The Deductive Problem of Evil

The Argument

  1. If an all-powerful and perfectly good God exists, then evil does not exist.
  2. There is evil in the world.
  3. Therefore, an all-powerful and perfectly good God does not exist.


  1. God exists.
  2. God is omnipotent, omniscient, and perfectly good.
  3. A perfectly good being would want to prevent all evils.
  4. An omniscient being knows every way in which evils can come into existence.
  5. An omnipotent being, who knows every way in which an evil can come into existence, has the power to prevent that evil from coming into existence.
  6. A being who knows every way in which an evil can come into existence, who is able to prevent that evil from coming into existence, and who wants to do so, would prevent the existence of that evil.
  7. If there exists an omnipotent, omniscient, and perfectly good being, then no evil exists.
  8. Evil exists (logical contradiction).


Theodicy vs. Defense

There are two ways in which we can diffuse the argument from evil. The first is called a theodicy. A theodicy seeks to give the actual reasons for God permitting evil to exist. Many different theodicies have been proposed, but a theodicy is only successful if it is the actual reason God has permitted evil. Since we do not know with any certainty what God’s reasons are, it can be difficult to defend a theodicy.

However, instead of a theodicy, this version of the problem of evil can be defeated by a defense. In a defense, instead of trying to show what God’s actual reasons are, the defender only gives a possible reason for God permitting evil. At first, this might not seem to do anything to defuse this objection, but remember what this argument is: God and evil are logically incompatible, and God and evil both existing entails a logical contradiction so that God and evil cannot possibly coexist. This is why a defense works. As long as it can be shown that there is a possible reason for God permitting evil, then we have proven that there is not actually a contradiction.
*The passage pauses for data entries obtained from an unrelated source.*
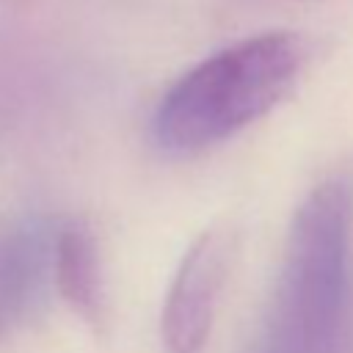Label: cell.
Masks as SVG:
<instances>
[{
    "label": "cell",
    "mask_w": 353,
    "mask_h": 353,
    "mask_svg": "<svg viewBox=\"0 0 353 353\" xmlns=\"http://www.w3.org/2000/svg\"><path fill=\"white\" fill-rule=\"evenodd\" d=\"M36 301L33 273L19 254L17 243L6 234L0 240V328L11 323V317L30 309Z\"/></svg>",
    "instance_id": "obj_5"
},
{
    "label": "cell",
    "mask_w": 353,
    "mask_h": 353,
    "mask_svg": "<svg viewBox=\"0 0 353 353\" xmlns=\"http://www.w3.org/2000/svg\"><path fill=\"white\" fill-rule=\"evenodd\" d=\"M353 185L331 176L292 215L279 276L248 353H331L347 314Z\"/></svg>",
    "instance_id": "obj_1"
},
{
    "label": "cell",
    "mask_w": 353,
    "mask_h": 353,
    "mask_svg": "<svg viewBox=\"0 0 353 353\" xmlns=\"http://www.w3.org/2000/svg\"><path fill=\"white\" fill-rule=\"evenodd\" d=\"M52 281L72 312L91 328L108 320L99 245L83 221H69L52 234Z\"/></svg>",
    "instance_id": "obj_4"
},
{
    "label": "cell",
    "mask_w": 353,
    "mask_h": 353,
    "mask_svg": "<svg viewBox=\"0 0 353 353\" xmlns=\"http://www.w3.org/2000/svg\"><path fill=\"white\" fill-rule=\"evenodd\" d=\"M234 254L237 237L229 226L204 229L188 245L160 314V334L168 353H201L210 339Z\"/></svg>",
    "instance_id": "obj_3"
},
{
    "label": "cell",
    "mask_w": 353,
    "mask_h": 353,
    "mask_svg": "<svg viewBox=\"0 0 353 353\" xmlns=\"http://www.w3.org/2000/svg\"><path fill=\"white\" fill-rule=\"evenodd\" d=\"M303 63L306 41L287 30L256 33L207 55L163 94L152 143L168 157H193L229 141L290 94Z\"/></svg>",
    "instance_id": "obj_2"
}]
</instances>
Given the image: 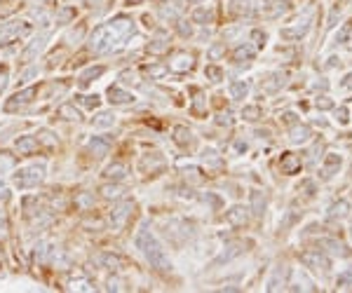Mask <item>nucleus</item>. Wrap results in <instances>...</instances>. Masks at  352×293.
Returning a JSON list of instances; mask_svg holds the SVG:
<instances>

Alvin Plantinga’s Free Will Defense

If it is even possible that creatures have freewill, then the premises in the argument (premise 1 of the first version, and premise 3 of the second version) are not necessarily true.

If free will exists it is not necessarily true that an all powerful God could create a world of free creatures that always choose good. Being all powerful does not mean God can do the logically impossible. It is logically impossible to make someone do something freely. If God makes a creature do something, it is not free to do otherwise. It is possible that there is no feasible world in which more creatures choose to do good and fewer choose to do evil. Even natural evil could possibly be explained by the freewill of spirits/demons.

Would an all good God necessarily prevent all evil? There may be morally sufficient reasons for God to permit suffering and evil.

Wrap up

  1. If God does not exist then objective moral values do not exist
  2. Evil exists
  3. Evil is an objective moral value
  4. Therefore objective moral values exist
  5. Therefore God exists


  1. World: A maximal state of affairs. In this sense it means all aspects or parts of the existing reality. This would include the physical universe as well as heaven and hell.
  2. Defense: A defense diffuses the issue by showing that no logical incompatibility exists. It does not require an actual explanation for the evil, just a possible explanation. For if there is even a possible world in which God and evil coexist, then the logical problem of evil fails.
  3. Theodicy: Attempts to provide the actual explanation, or morally sufficient reason for the existence of evil. This is difficult and unnecessary.
  4. Moral evil: Evil caused by the immoral actions of humans
  5. Natural evil: Evil caused by natural events (earthquakes, hurricanes, etc.)
  6. Logical problem of evil: There is no possible in which God and evil coexist.
  7. Probabilistic problem of evil: It is improbable that God and evil coexist.
  8. Emotional problem of evil: dealing with the actuality of evil in a person’s life.